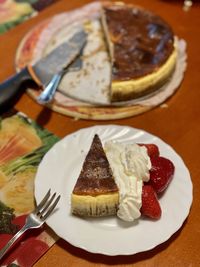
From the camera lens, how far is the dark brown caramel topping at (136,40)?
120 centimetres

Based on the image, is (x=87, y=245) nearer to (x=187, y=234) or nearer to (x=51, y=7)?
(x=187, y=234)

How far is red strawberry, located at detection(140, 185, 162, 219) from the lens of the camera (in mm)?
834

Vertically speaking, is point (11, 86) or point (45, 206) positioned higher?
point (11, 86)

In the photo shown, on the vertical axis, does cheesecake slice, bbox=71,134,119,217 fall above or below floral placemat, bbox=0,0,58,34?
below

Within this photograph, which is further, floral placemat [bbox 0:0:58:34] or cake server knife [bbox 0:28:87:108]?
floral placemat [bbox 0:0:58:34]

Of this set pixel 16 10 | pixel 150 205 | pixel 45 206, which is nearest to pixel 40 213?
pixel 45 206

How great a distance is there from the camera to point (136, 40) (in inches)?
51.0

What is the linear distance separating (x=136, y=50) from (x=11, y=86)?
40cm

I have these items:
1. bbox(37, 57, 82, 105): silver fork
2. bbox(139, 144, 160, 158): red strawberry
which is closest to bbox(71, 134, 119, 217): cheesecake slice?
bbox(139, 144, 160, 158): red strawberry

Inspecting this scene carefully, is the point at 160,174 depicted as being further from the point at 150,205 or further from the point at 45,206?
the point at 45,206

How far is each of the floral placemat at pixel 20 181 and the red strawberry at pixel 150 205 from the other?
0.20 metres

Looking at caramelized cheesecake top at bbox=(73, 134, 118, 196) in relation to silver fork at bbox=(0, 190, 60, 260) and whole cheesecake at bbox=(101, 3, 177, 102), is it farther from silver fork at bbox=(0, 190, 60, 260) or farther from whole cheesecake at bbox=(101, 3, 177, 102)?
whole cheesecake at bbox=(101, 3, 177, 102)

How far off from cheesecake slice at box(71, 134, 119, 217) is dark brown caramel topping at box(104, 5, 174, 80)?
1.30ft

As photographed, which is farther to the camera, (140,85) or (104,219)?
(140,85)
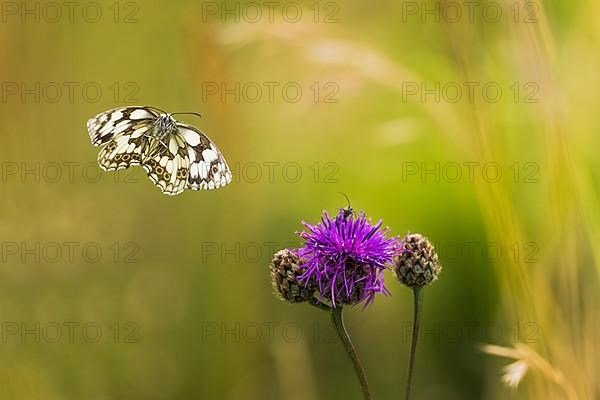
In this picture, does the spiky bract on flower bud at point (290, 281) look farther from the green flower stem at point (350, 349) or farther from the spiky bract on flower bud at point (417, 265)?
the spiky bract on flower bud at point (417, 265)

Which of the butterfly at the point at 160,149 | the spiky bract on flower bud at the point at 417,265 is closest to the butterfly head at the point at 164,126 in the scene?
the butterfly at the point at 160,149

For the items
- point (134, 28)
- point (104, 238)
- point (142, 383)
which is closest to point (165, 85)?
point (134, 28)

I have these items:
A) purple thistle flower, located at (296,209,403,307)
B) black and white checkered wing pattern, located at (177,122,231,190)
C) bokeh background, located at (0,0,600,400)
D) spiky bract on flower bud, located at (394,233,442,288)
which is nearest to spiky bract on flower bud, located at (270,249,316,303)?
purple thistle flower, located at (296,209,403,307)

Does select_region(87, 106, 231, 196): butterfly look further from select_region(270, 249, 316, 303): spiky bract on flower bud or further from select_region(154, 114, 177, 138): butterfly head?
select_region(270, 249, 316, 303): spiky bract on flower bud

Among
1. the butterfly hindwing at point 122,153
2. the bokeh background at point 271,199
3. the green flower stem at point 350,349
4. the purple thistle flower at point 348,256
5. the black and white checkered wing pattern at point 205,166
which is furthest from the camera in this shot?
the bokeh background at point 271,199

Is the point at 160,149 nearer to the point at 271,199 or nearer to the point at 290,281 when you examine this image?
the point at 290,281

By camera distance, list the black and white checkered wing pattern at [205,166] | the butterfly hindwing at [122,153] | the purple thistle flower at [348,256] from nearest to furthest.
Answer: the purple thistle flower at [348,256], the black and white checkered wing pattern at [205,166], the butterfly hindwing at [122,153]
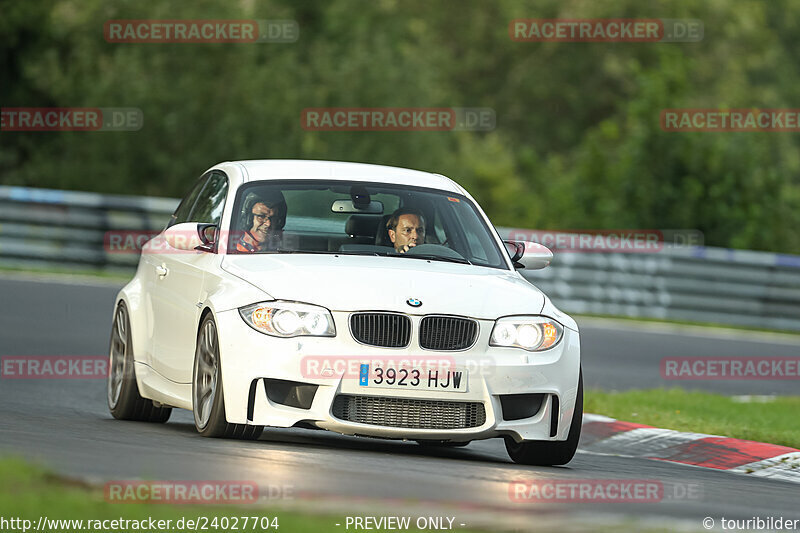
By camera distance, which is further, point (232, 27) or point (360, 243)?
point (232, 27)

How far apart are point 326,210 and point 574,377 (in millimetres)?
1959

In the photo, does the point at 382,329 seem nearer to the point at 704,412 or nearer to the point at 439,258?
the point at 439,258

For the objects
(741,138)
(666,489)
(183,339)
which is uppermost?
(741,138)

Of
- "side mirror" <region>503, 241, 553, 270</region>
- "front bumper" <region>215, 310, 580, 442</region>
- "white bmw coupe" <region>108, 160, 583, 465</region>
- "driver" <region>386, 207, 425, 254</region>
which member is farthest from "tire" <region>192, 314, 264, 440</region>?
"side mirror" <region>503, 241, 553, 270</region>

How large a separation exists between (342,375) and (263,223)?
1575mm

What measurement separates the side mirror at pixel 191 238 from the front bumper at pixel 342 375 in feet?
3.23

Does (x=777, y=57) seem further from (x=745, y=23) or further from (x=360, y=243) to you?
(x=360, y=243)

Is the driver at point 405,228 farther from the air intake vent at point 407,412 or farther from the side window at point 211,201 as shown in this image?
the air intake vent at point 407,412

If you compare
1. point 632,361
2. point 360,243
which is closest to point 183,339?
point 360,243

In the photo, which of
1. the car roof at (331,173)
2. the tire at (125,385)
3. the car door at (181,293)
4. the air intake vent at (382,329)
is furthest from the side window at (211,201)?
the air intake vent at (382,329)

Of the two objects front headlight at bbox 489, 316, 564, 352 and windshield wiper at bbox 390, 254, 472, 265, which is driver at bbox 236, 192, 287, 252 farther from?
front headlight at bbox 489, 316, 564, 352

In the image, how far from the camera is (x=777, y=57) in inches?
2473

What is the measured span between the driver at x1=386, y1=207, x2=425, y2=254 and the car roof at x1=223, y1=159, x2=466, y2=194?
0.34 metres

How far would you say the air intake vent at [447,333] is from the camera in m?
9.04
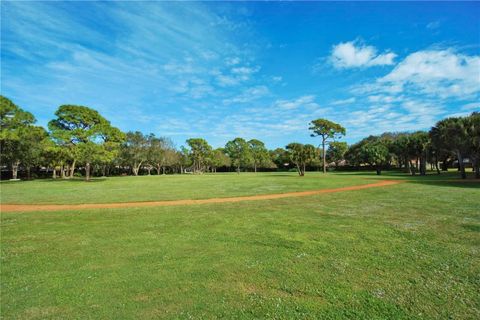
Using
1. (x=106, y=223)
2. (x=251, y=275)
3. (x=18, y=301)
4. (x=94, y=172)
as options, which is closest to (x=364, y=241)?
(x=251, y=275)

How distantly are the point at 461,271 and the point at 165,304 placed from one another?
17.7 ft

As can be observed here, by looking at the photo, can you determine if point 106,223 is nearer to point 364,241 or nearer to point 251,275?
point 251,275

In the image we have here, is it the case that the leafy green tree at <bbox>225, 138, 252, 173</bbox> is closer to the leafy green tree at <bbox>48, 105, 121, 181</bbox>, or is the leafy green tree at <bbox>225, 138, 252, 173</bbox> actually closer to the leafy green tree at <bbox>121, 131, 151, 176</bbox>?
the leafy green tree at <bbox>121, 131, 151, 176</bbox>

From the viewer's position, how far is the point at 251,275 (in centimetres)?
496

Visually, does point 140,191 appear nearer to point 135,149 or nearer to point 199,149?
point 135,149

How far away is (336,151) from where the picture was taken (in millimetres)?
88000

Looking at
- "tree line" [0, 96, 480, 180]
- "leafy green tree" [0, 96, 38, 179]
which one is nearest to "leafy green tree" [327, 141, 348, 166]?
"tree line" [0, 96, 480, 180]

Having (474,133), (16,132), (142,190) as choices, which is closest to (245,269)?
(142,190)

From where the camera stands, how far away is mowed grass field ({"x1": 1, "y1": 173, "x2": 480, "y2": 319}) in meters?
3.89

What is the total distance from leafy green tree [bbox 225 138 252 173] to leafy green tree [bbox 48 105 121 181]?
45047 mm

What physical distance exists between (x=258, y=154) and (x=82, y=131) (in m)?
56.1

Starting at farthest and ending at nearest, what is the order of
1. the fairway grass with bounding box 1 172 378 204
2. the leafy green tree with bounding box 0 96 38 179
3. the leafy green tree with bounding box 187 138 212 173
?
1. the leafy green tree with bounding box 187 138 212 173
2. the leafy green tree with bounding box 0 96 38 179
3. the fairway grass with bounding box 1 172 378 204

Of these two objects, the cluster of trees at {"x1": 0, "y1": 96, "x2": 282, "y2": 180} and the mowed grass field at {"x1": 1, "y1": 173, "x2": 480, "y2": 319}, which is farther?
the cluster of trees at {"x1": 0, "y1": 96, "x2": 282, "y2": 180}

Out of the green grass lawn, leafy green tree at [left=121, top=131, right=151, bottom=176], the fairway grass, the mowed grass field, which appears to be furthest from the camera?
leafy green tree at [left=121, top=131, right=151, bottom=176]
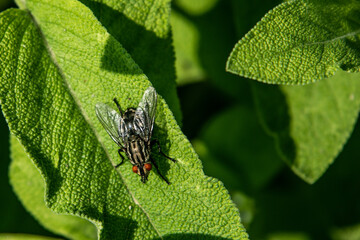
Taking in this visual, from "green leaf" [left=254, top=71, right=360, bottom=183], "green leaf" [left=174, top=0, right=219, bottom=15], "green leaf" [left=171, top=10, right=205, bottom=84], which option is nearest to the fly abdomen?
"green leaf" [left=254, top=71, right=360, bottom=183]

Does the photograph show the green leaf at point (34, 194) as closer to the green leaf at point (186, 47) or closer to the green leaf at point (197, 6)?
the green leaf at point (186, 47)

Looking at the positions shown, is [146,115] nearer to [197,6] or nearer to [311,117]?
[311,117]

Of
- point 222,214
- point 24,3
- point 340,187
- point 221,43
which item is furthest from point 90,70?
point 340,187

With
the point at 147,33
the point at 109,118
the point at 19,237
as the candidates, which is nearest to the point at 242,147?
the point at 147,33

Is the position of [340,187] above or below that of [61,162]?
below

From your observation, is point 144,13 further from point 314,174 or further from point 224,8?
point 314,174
——————
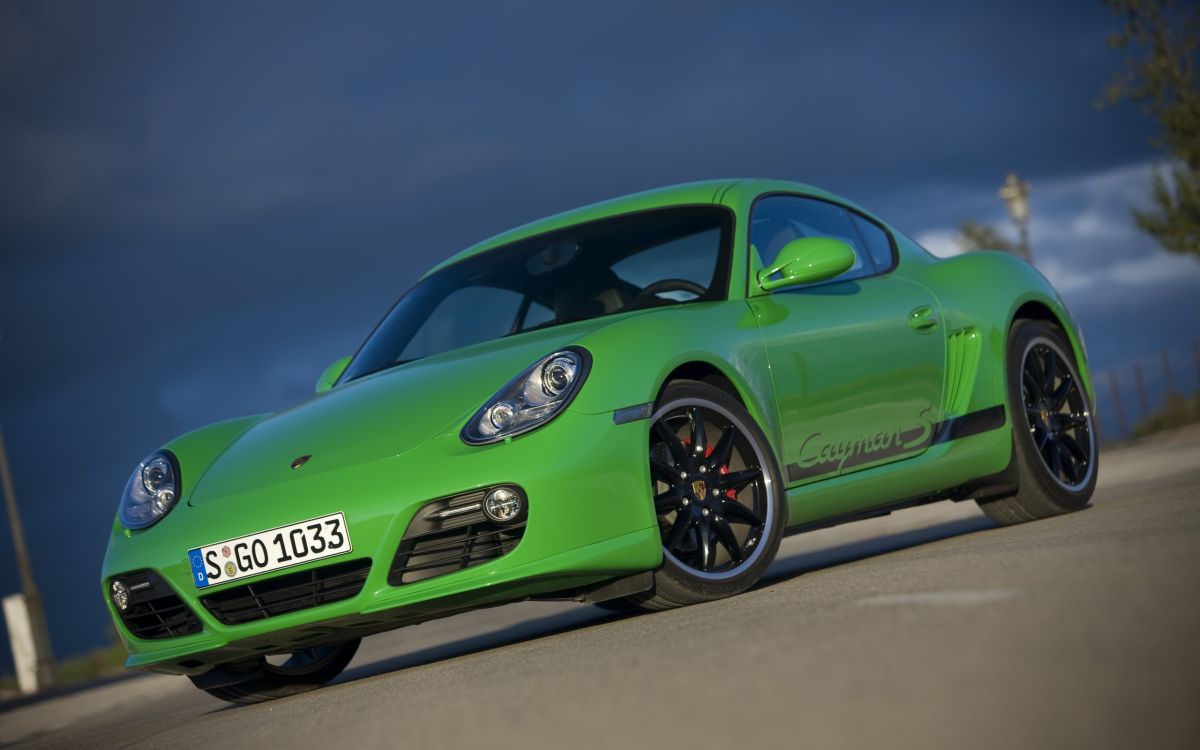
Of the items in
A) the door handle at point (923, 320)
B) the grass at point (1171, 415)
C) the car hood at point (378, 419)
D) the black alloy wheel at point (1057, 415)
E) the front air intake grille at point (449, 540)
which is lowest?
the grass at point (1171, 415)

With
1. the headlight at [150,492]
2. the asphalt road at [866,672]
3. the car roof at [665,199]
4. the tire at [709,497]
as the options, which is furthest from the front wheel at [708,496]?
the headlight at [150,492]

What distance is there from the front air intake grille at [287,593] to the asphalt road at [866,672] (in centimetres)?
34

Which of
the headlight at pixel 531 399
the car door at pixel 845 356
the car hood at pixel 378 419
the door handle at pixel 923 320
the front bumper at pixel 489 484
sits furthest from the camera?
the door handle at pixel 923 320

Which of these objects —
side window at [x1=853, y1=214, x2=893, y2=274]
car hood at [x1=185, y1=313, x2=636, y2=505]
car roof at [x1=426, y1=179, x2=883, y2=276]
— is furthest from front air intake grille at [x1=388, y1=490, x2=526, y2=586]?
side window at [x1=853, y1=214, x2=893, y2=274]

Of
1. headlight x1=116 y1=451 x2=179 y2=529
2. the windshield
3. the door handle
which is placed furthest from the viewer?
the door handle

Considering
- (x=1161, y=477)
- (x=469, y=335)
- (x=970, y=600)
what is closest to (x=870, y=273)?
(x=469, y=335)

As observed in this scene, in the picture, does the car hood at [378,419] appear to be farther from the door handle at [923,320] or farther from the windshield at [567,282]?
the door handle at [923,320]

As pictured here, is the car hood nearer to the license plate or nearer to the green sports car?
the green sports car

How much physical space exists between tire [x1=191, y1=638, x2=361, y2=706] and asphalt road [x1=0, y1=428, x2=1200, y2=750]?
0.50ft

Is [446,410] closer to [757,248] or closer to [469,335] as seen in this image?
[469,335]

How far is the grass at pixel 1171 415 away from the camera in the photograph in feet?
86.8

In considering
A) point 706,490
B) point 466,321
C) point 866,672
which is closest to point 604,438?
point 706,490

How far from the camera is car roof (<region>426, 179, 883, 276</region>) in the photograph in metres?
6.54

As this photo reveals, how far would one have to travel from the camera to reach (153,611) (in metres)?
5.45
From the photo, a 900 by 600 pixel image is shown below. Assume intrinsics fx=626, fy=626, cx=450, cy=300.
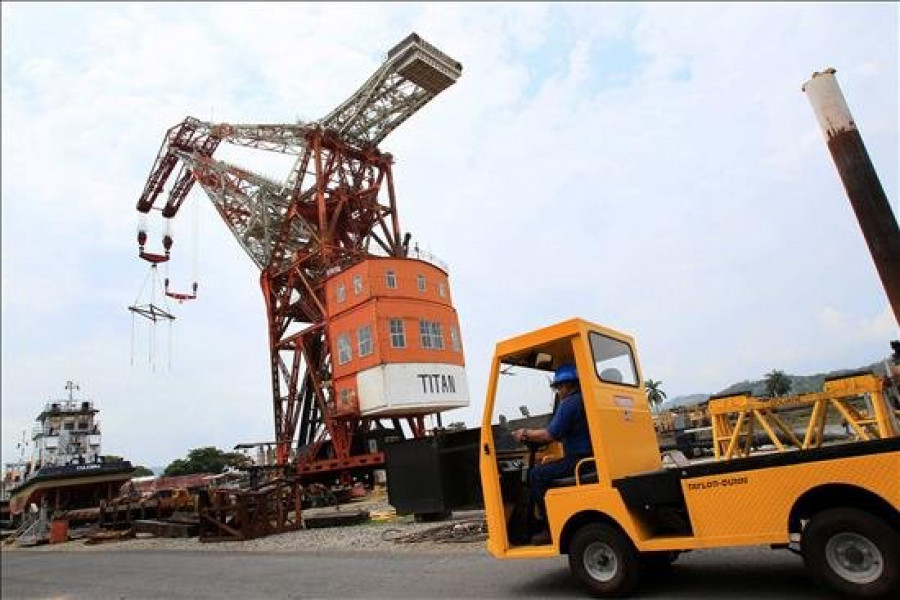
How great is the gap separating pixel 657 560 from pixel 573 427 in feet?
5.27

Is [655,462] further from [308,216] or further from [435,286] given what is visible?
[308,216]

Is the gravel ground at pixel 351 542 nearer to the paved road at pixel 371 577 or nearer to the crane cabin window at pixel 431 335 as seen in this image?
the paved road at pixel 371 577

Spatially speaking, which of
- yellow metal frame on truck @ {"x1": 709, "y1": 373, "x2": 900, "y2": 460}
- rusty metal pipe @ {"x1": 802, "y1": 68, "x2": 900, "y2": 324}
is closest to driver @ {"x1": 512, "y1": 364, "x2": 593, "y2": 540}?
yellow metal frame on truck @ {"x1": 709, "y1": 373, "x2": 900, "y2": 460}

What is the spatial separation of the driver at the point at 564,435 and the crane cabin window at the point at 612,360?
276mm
——————
Required task: Rewrite the entries in the stretch from the line containing "From the camera lens, how" through the line containing "0.20 metres", putting "slice of cheesecake" wherever "cheesecake slice" appears and leaving everything else as it is.

Correct response:
From the camera lens, how far is the dark brown caramel topping at (136,40)?
120 centimetres

Based on the image, is (x=87, y=245) nearer to (x=187, y=234) or nearer to (x=51, y=7)?
(x=187, y=234)

How far is red strawberry, located at detection(140, 185, 162, 219) from the lens of the camera (in mm)?
834

Vertically speaking, is point (11, 86) or point (45, 206) positioned higher?
point (11, 86)

In the photo shown, on the vertical axis, does slice of cheesecake, bbox=71,134,119,217 fall above or below floral placemat, bbox=0,0,58,34?
below

Within this photograph, which is further, floral placemat [bbox 0:0:58:34] or cake server knife [bbox 0:28:87:108]?
floral placemat [bbox 0:0:58:34]

Of this set pixel 16 10 | pixel 150 205 | pixel 45 206, which is nearest to pixel 40 213?
pixel 45 206

How great a distance is there from the camera to point (136, 40) (in inches)?
51.0

What is the linear distance separating (x=136, y=50) from (x=11, y=86)?
40cm

I have these items:
1. bbox(37, 57, 82, 105): silver fork
2. bbox(139, 144, 160, 158): red strawberry
which is closest to bbox(71, 134, 119, 217): slice of cheesecake?
bbox(139, 144, 160, 158): red strawberry

Inspecting this scene carefully, is the point at 160,174 depicted as being further from the point at 150,205 or further from the point at 45,206?
the point at 45,206

How far is each of the floral placemat at pixel 20 181 and the red strawberry at pixel 150 205 from the other?
0.20 metres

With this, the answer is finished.